Planning for the future requires managers to become trend spotters in an environment in which the globalization of markets and the pace and scope of change make it hard for companies to follow rapid shifts in technology, processes and consumer taste. They must learn to identify discontinuous change. This provides an entirely new landscape for managers to navigate and only the trend spotters hope to conquer it.
Benjamin Franklin said it succinctly: “Look before, or you will find yourself behind.”
Identifying trends is a neat way to synthesize consumer behavior, help eliminate uncertainty and identify new opportunities.
In the 1980s, the most significant trends were increasing competition from all corners of the globe, greater demands for quality, shorter product life cycles, process improvement and the need to create an agile work force.
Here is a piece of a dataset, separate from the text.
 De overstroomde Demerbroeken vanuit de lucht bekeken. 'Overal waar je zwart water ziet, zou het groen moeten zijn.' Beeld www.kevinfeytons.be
What are the new trends today?
Most obvious is the Internet. With 50 million people connected in only five years, the Internet has become the fastest accepted communications medium ever. It is no longer just a data network; it’s a sales and distribution channel, and it has facilitated e-commerce, the ability to do business over the Web.
e-Commerce is enabling the integration of information industries – content, storage, networks, business applications and consumer devices – that have been isolated until recently. This integration is leading to industry convergence: the melding of consumer electronics, television, publishing, telecommunications, and computers for the purpose of facilitating new forms of value.